Domiciliarità diffusa

L’inchiesta francese dimostra come il tasso degli incidenti nelle Rsa è più alto di quello del settore delle costruzioni, provocando un tasso di assenteismo importante e un sistema di reclutamento ambiguo. Tutto ciò appare scandaloso tenendo conto che in Francia nel privato le rette sono più alte del 40 per cento rispetto al pubblico, mentre il personale è del 15 per cento in meno.

Due settimane di rivelazioni hanno provocato una caduta delle azioni Orpea alla borsa di Parigi del 60 per cento e anche le altre società dello stesso tipo hanno subito perdite gravi. È probabile che il gruppo non regga un tale choc anche se il problema rimane.

In tutta Europa, Italia inclusa, la sanità pubblica tende a delegare al privato la gestione delle fragilità, a iniziare con gli anziani per finire con i disabili o i malati terminali. Tuttavia è evidente che non si può “amministrare” delle vite sotto il profilo burocratico e ragionieristico della redditività.

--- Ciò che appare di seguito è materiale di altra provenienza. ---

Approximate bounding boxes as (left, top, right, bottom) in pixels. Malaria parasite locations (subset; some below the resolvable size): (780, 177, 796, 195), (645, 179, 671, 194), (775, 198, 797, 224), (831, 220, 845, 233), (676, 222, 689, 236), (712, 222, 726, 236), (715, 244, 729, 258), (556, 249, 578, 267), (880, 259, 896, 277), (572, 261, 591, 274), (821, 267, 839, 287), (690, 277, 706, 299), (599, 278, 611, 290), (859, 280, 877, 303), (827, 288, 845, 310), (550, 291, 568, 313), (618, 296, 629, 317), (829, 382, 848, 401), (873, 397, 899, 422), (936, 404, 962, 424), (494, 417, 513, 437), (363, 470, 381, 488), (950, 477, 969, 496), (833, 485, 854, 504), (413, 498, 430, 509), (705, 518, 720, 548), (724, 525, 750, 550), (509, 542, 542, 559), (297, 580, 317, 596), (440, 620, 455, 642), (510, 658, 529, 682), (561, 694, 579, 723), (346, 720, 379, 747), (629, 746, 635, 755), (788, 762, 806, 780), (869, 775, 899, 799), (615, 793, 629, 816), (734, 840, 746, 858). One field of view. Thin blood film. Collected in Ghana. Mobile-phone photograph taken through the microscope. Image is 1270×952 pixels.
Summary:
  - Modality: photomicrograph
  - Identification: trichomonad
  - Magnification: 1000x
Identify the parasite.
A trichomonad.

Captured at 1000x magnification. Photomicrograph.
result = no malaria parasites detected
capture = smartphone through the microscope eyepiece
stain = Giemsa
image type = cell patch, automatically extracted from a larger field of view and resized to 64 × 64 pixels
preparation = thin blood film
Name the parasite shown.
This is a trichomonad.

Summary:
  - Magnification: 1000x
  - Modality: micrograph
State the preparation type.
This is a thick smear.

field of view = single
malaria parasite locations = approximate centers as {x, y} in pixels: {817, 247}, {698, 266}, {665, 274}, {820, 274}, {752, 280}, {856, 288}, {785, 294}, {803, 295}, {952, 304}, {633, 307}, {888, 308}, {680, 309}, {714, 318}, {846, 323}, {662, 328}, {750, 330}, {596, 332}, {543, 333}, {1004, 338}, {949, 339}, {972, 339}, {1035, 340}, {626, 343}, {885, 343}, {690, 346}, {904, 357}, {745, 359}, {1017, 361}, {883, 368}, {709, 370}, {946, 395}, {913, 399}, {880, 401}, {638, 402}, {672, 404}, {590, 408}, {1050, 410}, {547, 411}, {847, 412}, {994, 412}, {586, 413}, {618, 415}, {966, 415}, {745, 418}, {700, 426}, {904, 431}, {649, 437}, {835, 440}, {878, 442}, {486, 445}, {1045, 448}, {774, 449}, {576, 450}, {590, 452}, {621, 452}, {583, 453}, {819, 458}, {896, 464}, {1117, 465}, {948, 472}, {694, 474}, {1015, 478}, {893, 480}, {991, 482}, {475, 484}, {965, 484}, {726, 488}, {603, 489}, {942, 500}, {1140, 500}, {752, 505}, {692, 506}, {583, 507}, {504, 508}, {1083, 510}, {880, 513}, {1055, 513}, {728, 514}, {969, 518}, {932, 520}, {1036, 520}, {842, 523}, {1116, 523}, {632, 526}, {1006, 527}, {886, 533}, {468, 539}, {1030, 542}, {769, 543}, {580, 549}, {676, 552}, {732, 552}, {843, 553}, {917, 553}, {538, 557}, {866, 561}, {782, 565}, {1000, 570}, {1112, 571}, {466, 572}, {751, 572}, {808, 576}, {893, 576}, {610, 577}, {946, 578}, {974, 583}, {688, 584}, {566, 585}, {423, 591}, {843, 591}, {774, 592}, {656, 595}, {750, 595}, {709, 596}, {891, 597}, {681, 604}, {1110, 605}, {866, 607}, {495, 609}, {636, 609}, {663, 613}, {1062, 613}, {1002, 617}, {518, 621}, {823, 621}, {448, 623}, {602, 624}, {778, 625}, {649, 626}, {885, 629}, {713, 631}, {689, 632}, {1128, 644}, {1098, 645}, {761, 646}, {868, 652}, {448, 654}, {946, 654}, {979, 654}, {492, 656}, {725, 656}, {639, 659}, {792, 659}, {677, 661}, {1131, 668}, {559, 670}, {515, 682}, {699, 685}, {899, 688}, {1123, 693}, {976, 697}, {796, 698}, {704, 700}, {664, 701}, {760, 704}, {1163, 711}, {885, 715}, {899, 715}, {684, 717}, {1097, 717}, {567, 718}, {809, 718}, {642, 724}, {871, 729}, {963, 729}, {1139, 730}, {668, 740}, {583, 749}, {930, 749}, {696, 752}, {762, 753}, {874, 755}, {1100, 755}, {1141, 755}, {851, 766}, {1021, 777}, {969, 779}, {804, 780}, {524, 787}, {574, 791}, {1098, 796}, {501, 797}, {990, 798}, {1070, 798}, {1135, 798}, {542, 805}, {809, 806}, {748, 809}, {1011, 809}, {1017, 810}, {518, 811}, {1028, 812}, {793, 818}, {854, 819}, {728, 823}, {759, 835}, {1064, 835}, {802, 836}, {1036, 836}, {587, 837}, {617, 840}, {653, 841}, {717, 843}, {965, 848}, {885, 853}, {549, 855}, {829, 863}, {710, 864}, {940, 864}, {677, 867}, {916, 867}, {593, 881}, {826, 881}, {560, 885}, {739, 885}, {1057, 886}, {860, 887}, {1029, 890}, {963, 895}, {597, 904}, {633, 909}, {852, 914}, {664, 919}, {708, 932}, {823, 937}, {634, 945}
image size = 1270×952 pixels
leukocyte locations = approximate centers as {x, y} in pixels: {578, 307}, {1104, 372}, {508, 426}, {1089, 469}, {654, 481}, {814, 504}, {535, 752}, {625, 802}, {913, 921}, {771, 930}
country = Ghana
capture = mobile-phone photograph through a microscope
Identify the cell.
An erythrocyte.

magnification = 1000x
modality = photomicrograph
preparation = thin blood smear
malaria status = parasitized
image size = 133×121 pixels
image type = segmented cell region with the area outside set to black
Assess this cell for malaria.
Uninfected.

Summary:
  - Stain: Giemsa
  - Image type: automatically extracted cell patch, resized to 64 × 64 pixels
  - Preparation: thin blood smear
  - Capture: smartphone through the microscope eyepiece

I “becchini” di anziani sono un antico problema delle nostre società, una situazione largamente conosciuta ma spesso occultata. Secondo i dati solo tra il 5 per cento e il 15 per cento di anziani va in Rsa di sua spontanea volontà e per la famiglia si tratta sempre di una lacerazione. Le cronache di questi giorni ci raccontano storie toccanti di anziani soli in fuga dalle Rsa. La strada maestra per uscire da questa trappola è andare verso la domiciliarità diffusa.